С уст Феогноста пропала улыбка.
- Владыка митрополит указал мне быть у тебя на Нередице, - сухо произнес он, и от слов его повеяло властным холодом человека, облеченного доверием церкви.
Сопровождаемые молчаливо шедшим позади мастером Дмитром, Макарий и Феогност направились в ворота монастыря.
Глава 8
Князь и монах
Происки вотчинных бояр против княжей власти вызвали гнев Александра. Ему ли, внуку Всеволодову, принять унижающую его ряду, быть князем-наемником, исполнителем воли совета господ! В гневе Александр велел Ратмиру готовить в поход дружину, но советы ближних поколебали решение. Вспомнилось, что говорил Ратмир о Нередицком монастыре и о митрополичьем книжнике.
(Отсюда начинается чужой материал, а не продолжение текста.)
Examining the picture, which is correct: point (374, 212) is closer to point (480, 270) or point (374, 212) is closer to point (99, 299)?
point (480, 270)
Не желая еще признаться в том, что он готов отменить поход, Александр сказал:
- Утром пойду на Нередицу… Вернусь, тогда и решу, как быть.
Утром следующего дня Александр сел на коня. Сопровождать князя Ратмир велел Ивашке. В городе Александр не сдерживал коня; гнал его крупной рысью. Когда миновали вал и частокол острога, Александр пустил коня шагом. Дорога пересекала заболоченный луг, покрытый кочками, заросший мелким, жестким ивняжником и темнозелеными вересками. За лугом начались поля. Зеленые волны ржи, только что выбросившей колоски, наплывали на дорогу, словно готовились затопить ее. Скоро ржаное поле сменилось вороными гривами овса, среди которых светлеют приглаженные струившимся ветерком, ровные и чистые полосы льна. Лен идет в "елочку" и вот-вот зацветет.
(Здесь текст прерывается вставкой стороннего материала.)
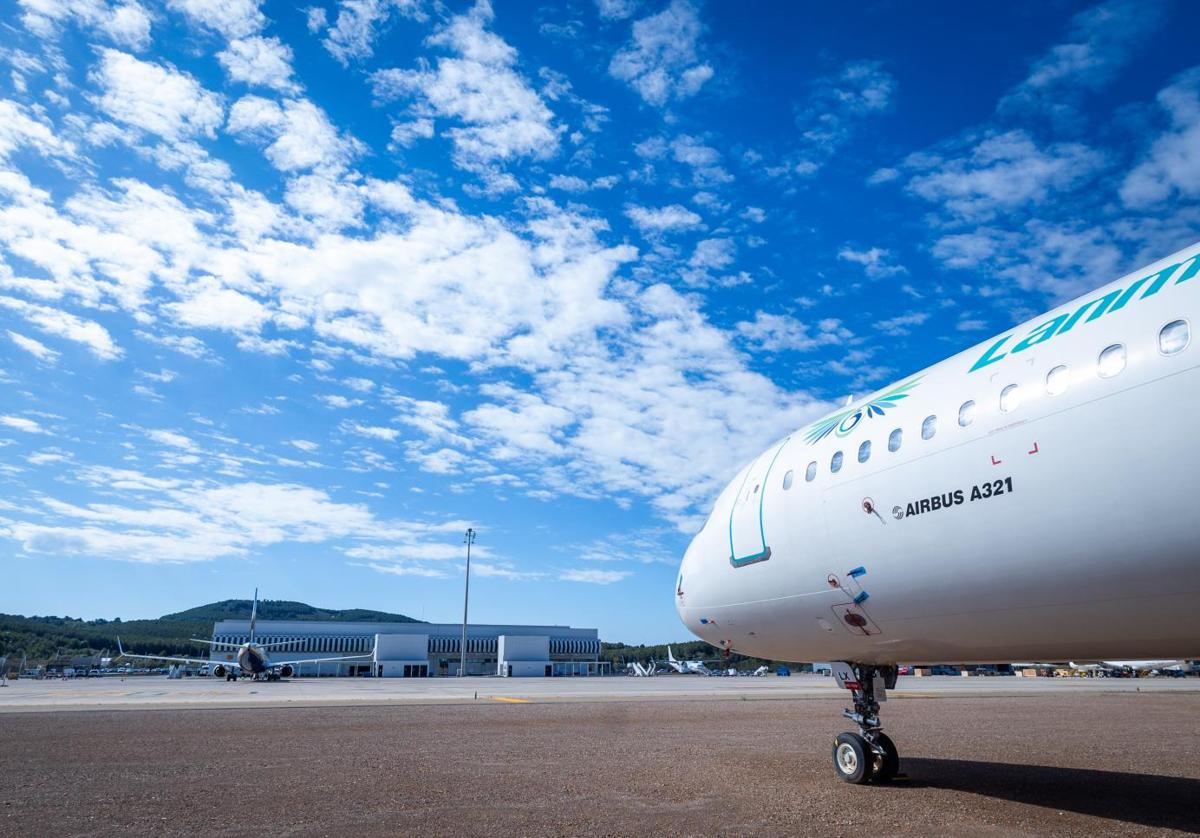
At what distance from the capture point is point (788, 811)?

В поле солнце припекало сильнее. Ни одно облачко не тревожило простор чистого, будто умытого неба. Впереди, за Волховцем, сквозь прозрачную сизую дымку видно вдали синюю гряду нередицкого бора.
Простор, раскинувшийся перед глазами, зелень полей, хмельный ветер, несущий буйные запахи трав и лесной смоли, оживили Александра. У брода через Волховец он оглянулся и, будто сейчас лишь узнав Ивашку, спросил:
- О чем кручинишься, молодец? И конь отстает твой, и сам слова не молвишь?
- Не о чем мне кручиниться, княже, - ответил Ивашко. - А молчу потому, что страшусь потревожить тебя пустым словом.
- Так ли? - Александр усмехнулся. - Говорят люди: повесил молодец буйную голову, - знать, присушили его чьи-то очи темные.
- Не знаю я никого…
- Неужто не нашлось в Новгороде красавицы по сердцу?
- Безродный я, княже, если бы не твоя ласка…
- Что безродный ты - не укор, - не дослушав Ивашку, строго промолвил Александр. - У отрока дружины княжей высок род и высоко племя - стяг дружины. Помнить о том дружиннику надлежит неотступно. Почто голову опускать? Монахом жить не неволя. Выбирай суженую, сватом буду, а воеводу Ратмира попросим в посаженые.
Что ответить? Слова Александра Ярославича о сватовстве окончательно смутили Ивашку. С тех пор как надел он синий дружиничий кафтан, много дива увидел. Давно ли ни радости, ни счастья в жизни не знал молодец? И вот - наяву ли - едет он о конь с князем, и князь, как с другом, говорит с ним.
Не заглянув в Городище, Александр направил коня по дороге к Нередицкому монастырю. Миновали ольшаник, разросшийся в низине, и выехали к мосту. За мостом, на опушке бора, как бы поджидая князя, стоял мастер Дмитро Иевлич. В длинной белой рубахе фигура его резко выделялась среди яркой зелени. Будто ожил и сошел на землю один из тех древних "праотцев", которых Иевлич искусно изображал своей кистью.
- Где чернец Макарий? - спросил Александр, кивнув на поклон мастера.
- В церкви Спаса, княже, с митрополичьим монахом.
- Темно твое лицо, мастер, чем обижен?